* **What needs to be done**
Can you carry on the article about DNA and its sequencing, which appears below, by writing onward from the point where it stops?
** Opening Document excerpt block **
Ever wondered how living things are able to function and exist in such diversity of features?
Scientists had been pondering about this for centuries, until 1953 when an American man ran into a pub in Cambridge shouting to his British collaborator that they've discovered the secret of life. (No he was not inebriated as I am sure that’s what the customers of ‘The Eagle’ that afternoon probably thought.) The answer lies in an intricate set of instructions stored within every living being. This set of instructions, used by living organisms in growth, development, functioning and reproduction, is stored in a molecule called Deoxyribonucleic acid or DNA. The two gentlemen in the pub James Watson and Francis Crick understood the structure of the DNA based on cutting edge X-Ray crystallography work done by Rosalind Franklin and Maurice Wilkins.
So how does this store such a code?
DNA, as the scientists in 1953 understood, is a long polymer consisting of repeating units called nucleotides coiled up in a double helix which is held together by hydrogen bonds and made up of 4 nucleic-acid bases : adenine (A), cytosine (C), guanine (G) and thymine (T). The genetic code in turn made from three-letter 'words' called codons formed from a sequence of three bases (e.g. ACT, CAG, TTT). These codons form a gene that influences certain observable traits of a living organism. Sequencing is the process of determining the precise order of bases in a DNA and over the years this has become an integral part of fundamental biological research as well as in fields such as medical diagnosis, biotechnology, forensic biology, virology and gene therapy.
Sequencing over the years…..
** Closing Document excerpt block **
** Opening Listed records block **
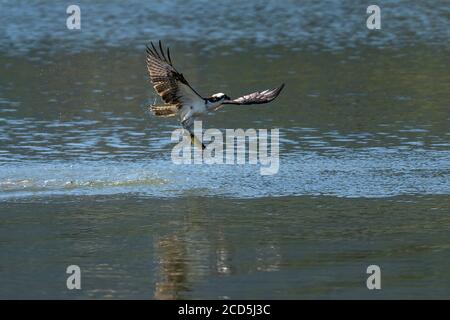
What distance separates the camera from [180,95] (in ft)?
48.6

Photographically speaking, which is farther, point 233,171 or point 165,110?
point 233,171

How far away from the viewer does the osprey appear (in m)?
14.2

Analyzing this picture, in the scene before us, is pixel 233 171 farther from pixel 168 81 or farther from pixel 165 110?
pixel 168 81

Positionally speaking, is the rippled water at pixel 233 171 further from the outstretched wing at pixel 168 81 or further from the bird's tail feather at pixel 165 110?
the outstretched wing at pixel 168 81

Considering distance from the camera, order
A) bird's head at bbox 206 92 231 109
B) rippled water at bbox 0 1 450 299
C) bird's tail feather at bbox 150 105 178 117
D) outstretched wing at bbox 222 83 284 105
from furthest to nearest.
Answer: bird's tail feather at bbox 150 105 178 117
bird's head at bbox 206 92 231 109
outstretched wing at bbox 222 83 284 105
rippled water at bbox 0 1 450 299

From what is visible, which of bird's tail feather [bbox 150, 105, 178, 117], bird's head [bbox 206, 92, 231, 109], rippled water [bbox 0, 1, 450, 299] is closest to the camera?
rippled water [bbox 0, 1, 450, 299]

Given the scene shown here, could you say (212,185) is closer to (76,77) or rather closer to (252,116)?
(252,116)

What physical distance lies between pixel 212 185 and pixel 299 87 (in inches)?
294

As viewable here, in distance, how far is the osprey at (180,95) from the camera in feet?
46.7

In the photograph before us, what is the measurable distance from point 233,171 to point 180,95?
4.93ft

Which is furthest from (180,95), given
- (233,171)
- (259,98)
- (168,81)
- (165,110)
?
(233,171)

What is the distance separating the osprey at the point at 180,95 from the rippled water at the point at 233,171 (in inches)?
35.2

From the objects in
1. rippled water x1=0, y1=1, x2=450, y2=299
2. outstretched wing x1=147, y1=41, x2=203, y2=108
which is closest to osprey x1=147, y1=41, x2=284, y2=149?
outstretched wing x1=147, y1=41, x2=203, y2=108

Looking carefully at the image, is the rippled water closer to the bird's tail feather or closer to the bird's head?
the bird's tail feather
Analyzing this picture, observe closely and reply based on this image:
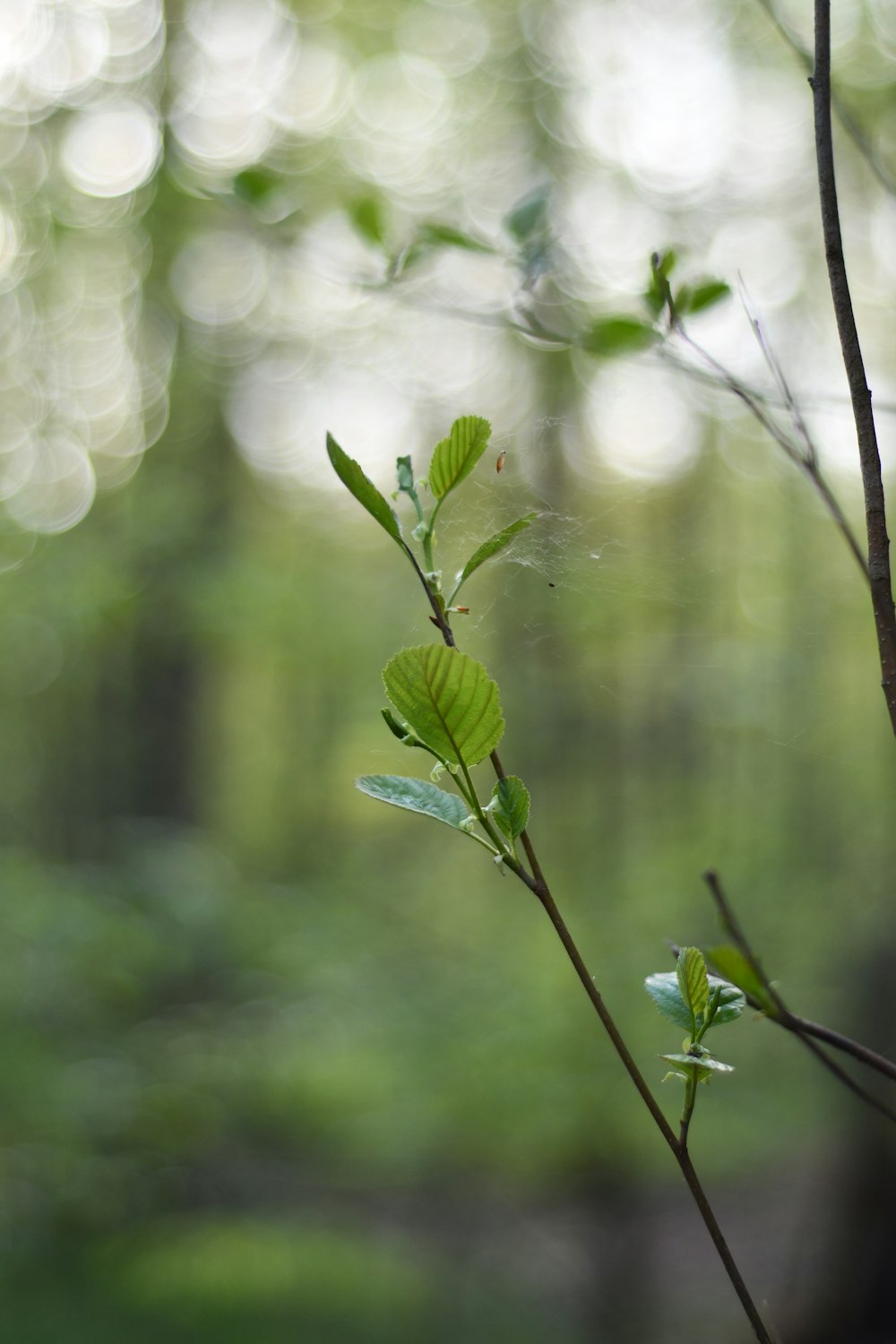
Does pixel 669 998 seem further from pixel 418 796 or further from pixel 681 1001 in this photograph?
pixel 418 796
** Closing Listed records block **
* **Written answer**
The first DNA sequencing experiments used a laborious chromatography technique. It became much faster and easier after the development and commercialization of fluorescence based approaches. This has resulted in scientists making huge strides in understanding DNA and developed several ground breaking applications. The greatest achievement enabled by this technique is however, the 15 year project that deciphered the human genome (the set of instructions that defines the human organism). This resulted in huge investments in developing techniques that increase the speed and decrease cost of sequencing. Over the past decade or so this cost dropped from $100 million per human genome to only $1,000 which is faster than that affected by Moore’s law and this is popularly called as Flateley’s law after its then Chief Executive Jay Flateley of Illumina. Inc. which was the driving force behind this revolution.
Broadly speaking most sequencing techniques use the process of creating multiple copies of DNA artificially or sequencing by synthesis. This takes advantage of a unique property of DNA bases to bind specifically to each other i.e., A to T and G-C only. When creating the artificial copies they are tagged fluorescently and read out using a highly sensitive camera. This was traditionally done in a long process involving several steps and Illumina were able to refine this process using flow cells made on glass and further developments used miniaturized flowcells using components called microfluidics made using plasma etching technologies. Over the years there have been several competitors like Thermo fisher, Pacific Biosciences and many other who have used various architectures of microfluidics from channels and wells on glass, silicon and polymers to read out this sequence using fluorescent tags. This still remains one of the most accurate ways to sequence DNA and in combination with semiconductor fabrication technologies the cost are falling further.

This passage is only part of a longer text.